Ease of preparation
- 2 tablespoons (30 ml) vegetable oil
- 6 boneless, skinless chicken thighs, cut into 1-inch (2.5 cm) pieces
- 1 Yellow onion, finely chopped
- 3 Garlic cloves, peeled and minced
- 1 tablespoon (15 ml) Turmeric
- Salt and Pepper
- 475 g (17 ounces) Ricotta
- 6 Readymade pasta sheets
- 1 Egg, for egg wash
Sumac brown butter sauce
- 1 cup (240 ml) butter
- Salt and pepper
- 3 tablespoons (45 ml) Sumac
- Tabbouleh, to garnish
- Parmesan, to garnish
- Heat oil in a pan over medium high. Add chicken. Cook for 6-7 minutes, flipping occasionally, until browned on both sides.
- Add onion and sauté for 2-3 minutes. Add garlic and sauté for 2-3 minutes.
- Add turmeric, salt, and pepper and stir in. Take pan off heat. Let cool for 10 minutes.
- Transfer to food processor. Blitz for 1 minute. Add ricotta and blitz for 1 more minute. Set aside.
- Lay out 1 pasta sheet. Using a round cookie cutter, cut out rounds from sheet. Remove excess dough.
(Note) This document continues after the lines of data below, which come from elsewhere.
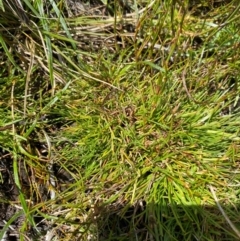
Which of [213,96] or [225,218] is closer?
[225,218]

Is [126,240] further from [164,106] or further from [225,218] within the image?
[164,106]

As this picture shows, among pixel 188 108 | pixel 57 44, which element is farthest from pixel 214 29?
pixel 57 44

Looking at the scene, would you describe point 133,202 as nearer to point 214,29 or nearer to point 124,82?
point 124,82

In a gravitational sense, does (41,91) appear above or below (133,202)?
above

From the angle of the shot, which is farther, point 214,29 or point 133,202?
point 214,29

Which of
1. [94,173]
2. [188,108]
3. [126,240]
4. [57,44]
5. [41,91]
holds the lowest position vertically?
[126,240]

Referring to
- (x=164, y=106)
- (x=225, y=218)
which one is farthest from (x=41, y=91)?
(x=225, y=218)
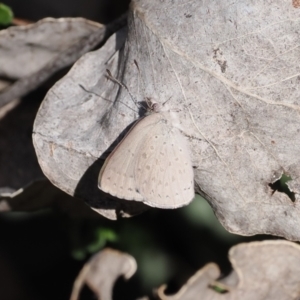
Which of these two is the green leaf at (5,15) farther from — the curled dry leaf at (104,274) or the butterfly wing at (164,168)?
the curled dry leaf at (104,274)

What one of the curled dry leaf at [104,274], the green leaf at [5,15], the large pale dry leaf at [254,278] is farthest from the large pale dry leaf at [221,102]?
the green leaf at [5,15]

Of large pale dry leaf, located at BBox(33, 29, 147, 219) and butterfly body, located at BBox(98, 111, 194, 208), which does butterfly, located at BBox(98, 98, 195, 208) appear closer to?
butterfly body, located at BBox(98, 111, 194, 208)

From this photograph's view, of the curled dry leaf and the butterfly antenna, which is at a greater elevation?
the butterfly antenna

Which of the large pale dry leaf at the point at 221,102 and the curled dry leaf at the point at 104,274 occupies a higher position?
the large pale dry leaf at the point at 221,102

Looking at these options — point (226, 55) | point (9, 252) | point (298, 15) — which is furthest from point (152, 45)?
point (9, 252)

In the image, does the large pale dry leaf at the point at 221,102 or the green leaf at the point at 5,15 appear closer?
the large pale dry leaf at the point at 221,102

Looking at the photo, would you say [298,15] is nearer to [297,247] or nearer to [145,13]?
[145,13]

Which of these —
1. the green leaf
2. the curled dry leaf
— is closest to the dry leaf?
the green leaf
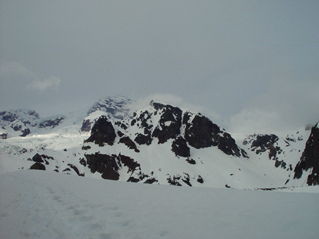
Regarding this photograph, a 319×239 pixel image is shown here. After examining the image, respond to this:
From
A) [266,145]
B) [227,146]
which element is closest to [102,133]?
[227,146]

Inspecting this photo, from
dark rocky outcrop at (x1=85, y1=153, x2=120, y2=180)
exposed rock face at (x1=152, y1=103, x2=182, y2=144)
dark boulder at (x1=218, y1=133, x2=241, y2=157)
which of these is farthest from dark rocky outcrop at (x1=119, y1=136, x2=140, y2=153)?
dark boulder at (x1=218, y1=133, x2=241, y2=157)

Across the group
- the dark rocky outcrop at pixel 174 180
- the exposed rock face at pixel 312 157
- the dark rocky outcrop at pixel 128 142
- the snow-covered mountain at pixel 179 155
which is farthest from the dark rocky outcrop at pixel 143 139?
the exposed rock face at pixel 312 157

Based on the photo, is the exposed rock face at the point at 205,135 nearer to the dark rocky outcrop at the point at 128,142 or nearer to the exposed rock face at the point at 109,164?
the dark rocky outcrop at the point at 128,142

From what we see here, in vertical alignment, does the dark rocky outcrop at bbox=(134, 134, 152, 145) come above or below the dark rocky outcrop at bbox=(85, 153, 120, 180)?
above

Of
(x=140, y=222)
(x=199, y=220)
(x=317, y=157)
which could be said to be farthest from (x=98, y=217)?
(x=317, y=157)

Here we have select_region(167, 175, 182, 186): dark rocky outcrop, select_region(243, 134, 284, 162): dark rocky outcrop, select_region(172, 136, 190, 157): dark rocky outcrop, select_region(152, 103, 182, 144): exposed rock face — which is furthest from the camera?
select_region(243, 134, 284, 162): dark rocky outcrop

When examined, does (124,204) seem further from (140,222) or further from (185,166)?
(185,166)

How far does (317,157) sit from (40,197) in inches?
4389

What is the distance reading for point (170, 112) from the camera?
6078 inches

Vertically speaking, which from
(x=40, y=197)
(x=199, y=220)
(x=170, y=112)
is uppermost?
(x=170, y=112)

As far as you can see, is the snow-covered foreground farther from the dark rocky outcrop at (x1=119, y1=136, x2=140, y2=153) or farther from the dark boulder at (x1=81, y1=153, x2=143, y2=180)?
the dark rocky outcrop at (x1=119, y1=136, x2=140, y2=153)

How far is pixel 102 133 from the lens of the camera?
422 feet

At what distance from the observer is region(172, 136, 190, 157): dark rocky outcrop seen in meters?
125

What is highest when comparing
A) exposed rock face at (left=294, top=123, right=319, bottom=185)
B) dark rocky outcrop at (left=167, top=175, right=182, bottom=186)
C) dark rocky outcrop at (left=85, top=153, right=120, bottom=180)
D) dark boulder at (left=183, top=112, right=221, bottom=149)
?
dark boulder at (left=183, top=112, right=221, bottom=149)
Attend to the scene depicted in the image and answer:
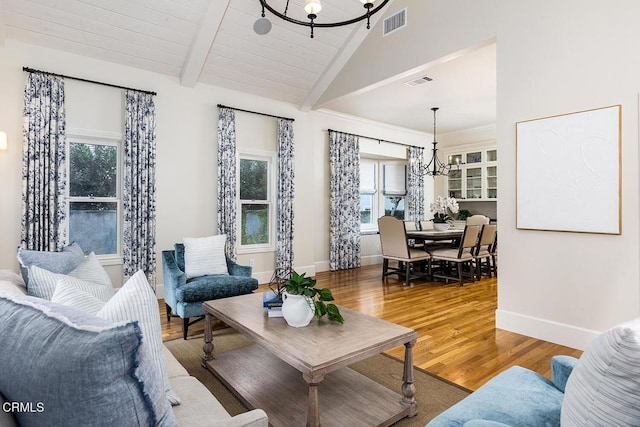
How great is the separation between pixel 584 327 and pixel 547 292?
38 cm

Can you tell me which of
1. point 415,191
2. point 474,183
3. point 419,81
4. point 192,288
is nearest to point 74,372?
point 192,288

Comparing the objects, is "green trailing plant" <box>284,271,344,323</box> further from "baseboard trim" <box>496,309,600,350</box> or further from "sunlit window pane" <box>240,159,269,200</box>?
"sunlit window pane" <box>240,159,269,200</box>

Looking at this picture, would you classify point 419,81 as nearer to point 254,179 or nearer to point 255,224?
point 254,179

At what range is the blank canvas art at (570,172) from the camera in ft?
9.32

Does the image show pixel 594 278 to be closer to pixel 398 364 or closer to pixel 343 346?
pixel 398 364

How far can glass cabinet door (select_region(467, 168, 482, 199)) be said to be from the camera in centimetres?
809

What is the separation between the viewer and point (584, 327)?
300cm

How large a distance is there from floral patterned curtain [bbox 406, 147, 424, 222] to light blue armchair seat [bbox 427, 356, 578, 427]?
22.8 ft

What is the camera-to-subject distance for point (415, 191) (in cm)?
841

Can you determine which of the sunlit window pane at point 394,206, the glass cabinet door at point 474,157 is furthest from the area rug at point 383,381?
the glass cabinet door at point 474,157

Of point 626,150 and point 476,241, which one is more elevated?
point 626,150

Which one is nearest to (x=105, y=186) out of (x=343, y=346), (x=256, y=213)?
(x=256, y=213)

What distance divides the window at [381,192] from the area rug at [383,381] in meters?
5.15

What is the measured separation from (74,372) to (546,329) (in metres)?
3.68
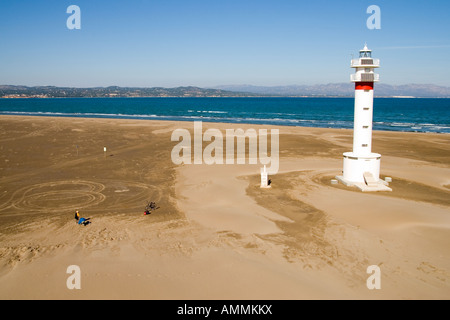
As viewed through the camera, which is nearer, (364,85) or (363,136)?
(364,85)

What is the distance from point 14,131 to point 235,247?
35424mm

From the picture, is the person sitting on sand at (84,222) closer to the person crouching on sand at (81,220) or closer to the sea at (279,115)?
the person crouching on sand at (81,220)

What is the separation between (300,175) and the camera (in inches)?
765

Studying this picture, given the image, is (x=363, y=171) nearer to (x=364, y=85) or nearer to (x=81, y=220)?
(x=364, y=85)

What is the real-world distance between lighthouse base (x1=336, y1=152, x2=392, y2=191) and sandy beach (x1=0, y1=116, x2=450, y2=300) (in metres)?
0.68

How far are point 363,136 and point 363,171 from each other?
5.60ft

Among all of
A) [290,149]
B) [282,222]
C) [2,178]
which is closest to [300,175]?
[282,222]

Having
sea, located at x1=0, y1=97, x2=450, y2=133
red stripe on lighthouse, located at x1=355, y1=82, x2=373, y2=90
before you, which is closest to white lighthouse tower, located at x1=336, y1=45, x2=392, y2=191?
red stripe on lighthouse, located at x1=355, y1=82, x2=373, y2=90

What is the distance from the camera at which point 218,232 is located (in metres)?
11.7

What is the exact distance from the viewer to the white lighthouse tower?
16406 millimetres

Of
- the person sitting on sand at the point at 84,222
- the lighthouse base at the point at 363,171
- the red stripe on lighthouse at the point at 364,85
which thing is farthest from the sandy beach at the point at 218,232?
the red stripe on lighthouse at the point at 364,85

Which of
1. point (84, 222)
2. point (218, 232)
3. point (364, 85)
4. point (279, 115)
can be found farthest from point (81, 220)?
point (279, 115)

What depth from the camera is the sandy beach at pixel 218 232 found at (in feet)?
28.0
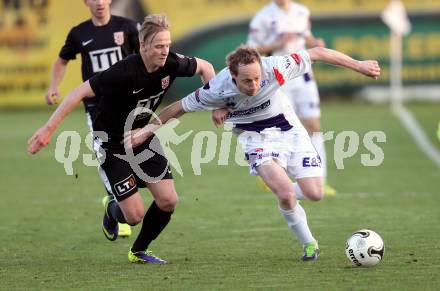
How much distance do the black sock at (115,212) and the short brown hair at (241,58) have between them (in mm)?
1890

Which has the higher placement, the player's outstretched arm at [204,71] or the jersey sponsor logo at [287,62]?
the jersey sponsor logo at [287,62]

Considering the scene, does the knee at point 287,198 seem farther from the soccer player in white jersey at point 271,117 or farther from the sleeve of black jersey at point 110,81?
the sleeve of black jersey at point 110,81

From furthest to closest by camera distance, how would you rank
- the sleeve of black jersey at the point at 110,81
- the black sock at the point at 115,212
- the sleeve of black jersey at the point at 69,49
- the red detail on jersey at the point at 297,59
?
the sleeve of black jersey at the point at 69,49, the black sock at the point at 115,212, the red detail on jersey at the point at 297,59, the sleeve of black jersey at the point at 110,81

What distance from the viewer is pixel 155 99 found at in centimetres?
838

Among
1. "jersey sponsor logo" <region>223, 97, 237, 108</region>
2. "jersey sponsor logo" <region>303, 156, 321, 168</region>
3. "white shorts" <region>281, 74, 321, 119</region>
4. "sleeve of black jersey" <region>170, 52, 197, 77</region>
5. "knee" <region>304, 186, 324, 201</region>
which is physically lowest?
"white shorts" <region>281, 74, 321, 119</region>

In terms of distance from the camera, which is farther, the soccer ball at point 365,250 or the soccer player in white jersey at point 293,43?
the soccer player in white jersey at point 293,43

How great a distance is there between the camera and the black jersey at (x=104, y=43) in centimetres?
1048

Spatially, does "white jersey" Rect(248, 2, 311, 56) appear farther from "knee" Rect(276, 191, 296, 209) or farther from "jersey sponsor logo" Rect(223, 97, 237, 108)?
"knee" Rect(276, 191, 296, 209)

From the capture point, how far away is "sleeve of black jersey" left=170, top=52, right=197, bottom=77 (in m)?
8.38

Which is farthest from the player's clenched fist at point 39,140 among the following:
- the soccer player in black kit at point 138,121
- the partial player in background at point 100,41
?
the partial player in background at point 100,41

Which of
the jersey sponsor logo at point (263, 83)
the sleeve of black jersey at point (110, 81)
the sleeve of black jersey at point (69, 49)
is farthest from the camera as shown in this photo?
the sleeve of black jersey at point (69, 49)

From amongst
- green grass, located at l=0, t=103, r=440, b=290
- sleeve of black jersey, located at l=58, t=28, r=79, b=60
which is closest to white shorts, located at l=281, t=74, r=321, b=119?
green grass, located at l=0, t=103, r=440, b=290

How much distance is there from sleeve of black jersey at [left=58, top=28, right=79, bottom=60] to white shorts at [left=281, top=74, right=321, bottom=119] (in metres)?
3.09

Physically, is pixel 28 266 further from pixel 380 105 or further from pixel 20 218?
pixel 380 105
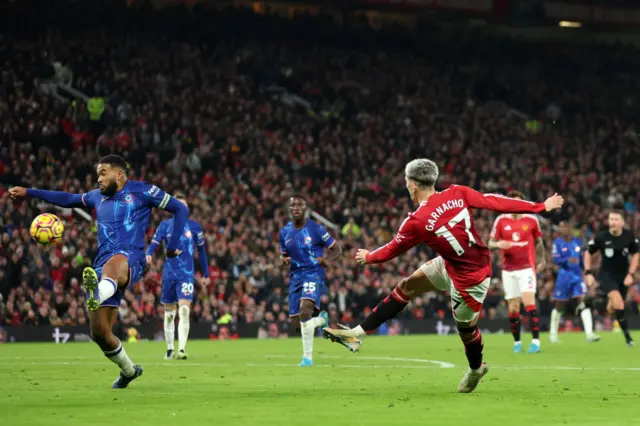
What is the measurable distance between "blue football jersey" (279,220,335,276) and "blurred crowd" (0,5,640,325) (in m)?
11.1

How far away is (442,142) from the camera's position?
4191 cm

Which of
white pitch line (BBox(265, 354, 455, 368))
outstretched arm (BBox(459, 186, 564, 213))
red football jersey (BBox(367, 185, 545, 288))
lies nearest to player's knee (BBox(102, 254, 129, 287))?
red football jersey (BBox(367, 185, 545, 288))

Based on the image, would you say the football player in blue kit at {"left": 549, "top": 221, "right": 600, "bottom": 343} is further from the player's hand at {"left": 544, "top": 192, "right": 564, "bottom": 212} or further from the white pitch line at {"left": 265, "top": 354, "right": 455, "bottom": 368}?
the player's hand at {"left": 544, "top": 192, "right": 564, "bottom": 212}

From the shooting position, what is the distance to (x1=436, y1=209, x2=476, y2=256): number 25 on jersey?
11.2 meters

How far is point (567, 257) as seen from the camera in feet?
88.6

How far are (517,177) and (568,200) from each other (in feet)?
6.57

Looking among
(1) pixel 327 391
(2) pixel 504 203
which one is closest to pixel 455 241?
(2) pixel 504 203

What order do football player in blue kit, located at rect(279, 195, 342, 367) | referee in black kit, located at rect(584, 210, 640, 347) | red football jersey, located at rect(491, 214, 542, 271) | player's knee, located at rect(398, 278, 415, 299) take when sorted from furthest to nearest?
referee in black kit, located at rect(584, 210, 640, 347)
red football jersey, located at rect(491, 214, 542, 271)
football player in blue kit, located at rect(279, 195, 342, 367)
player's knee, located at rect(398, 278, 415, 299)

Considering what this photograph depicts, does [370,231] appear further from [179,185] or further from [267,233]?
[179,185]

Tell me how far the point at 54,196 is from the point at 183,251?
25.9 feet

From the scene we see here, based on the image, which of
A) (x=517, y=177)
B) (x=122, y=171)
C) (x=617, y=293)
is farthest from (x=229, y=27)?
(x=122, y=171)

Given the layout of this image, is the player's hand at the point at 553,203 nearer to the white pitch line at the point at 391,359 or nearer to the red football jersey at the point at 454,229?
the red football jersey at the point at 454,229

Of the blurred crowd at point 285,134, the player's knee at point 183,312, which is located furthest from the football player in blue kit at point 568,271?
the player's knee at point 183,312

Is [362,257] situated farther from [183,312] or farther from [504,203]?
[183,312]
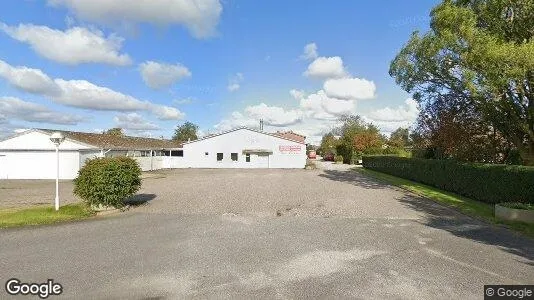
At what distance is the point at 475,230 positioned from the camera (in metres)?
10.2

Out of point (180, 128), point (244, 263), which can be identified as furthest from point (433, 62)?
point (180, 128)

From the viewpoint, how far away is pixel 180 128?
10031 centimetres

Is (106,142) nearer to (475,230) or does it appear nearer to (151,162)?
(151,162)

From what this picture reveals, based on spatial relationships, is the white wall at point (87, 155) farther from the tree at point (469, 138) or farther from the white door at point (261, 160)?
the tree at point (469, 138)

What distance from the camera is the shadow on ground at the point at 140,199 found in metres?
14.9

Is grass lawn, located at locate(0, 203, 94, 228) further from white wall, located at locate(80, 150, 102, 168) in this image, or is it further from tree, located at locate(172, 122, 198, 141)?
tree, located at locate(172, 122, 198, 141)

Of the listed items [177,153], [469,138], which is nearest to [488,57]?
[469,138]

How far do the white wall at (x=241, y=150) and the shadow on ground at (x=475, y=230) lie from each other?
29.5m

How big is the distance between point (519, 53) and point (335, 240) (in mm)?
10504

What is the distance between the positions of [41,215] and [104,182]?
219cm

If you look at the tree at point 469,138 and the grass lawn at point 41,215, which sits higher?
the tree at point 469,138

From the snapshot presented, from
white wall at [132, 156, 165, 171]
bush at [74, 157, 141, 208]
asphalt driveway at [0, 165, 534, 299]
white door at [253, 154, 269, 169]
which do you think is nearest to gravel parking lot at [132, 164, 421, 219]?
asphalt driveway at [0, 165, 534, 299]

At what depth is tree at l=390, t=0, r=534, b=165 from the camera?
13.8 meters

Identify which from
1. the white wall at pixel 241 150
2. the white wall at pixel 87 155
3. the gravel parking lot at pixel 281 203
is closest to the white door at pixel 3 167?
the white wall at pixel 87 155
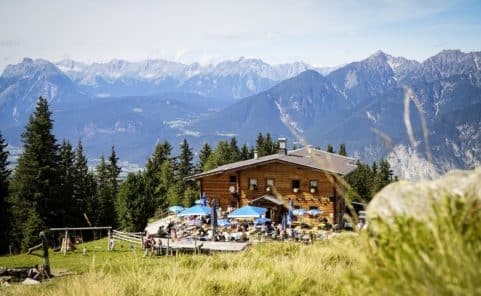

- Dollop chicken-ricotta filling in the centre of one round. Fold one side over to meet the other and make a half-moon shape. Press sides together to close securely. Press filling in gently so it’s all gathered in the centre. Bring the two farthest corners around to meet to make a tortellini shape. Pinch the corners together to secure. Repeat until all filling has been used.
- Brush tortellini with egg wash.
- Bring salted water to a boil. Add tortellini and cook until they rise to the surface, about 2-3 minutes. Remove with a slotted spoon. Transfer to serving plates.
- To make brown butter sauce, add butter to a skillet and heat over medium heat until it starts to bubble. Cook 5-6 minutes until butter starts turning a caramel color. Remove from heat. Season with salt and pepper, add sumac, and stir in. Let sit 1-2 minutes to cool. Drizzle over tortellini.
- Garnish with tabbouleh and freshly grated Parmesan.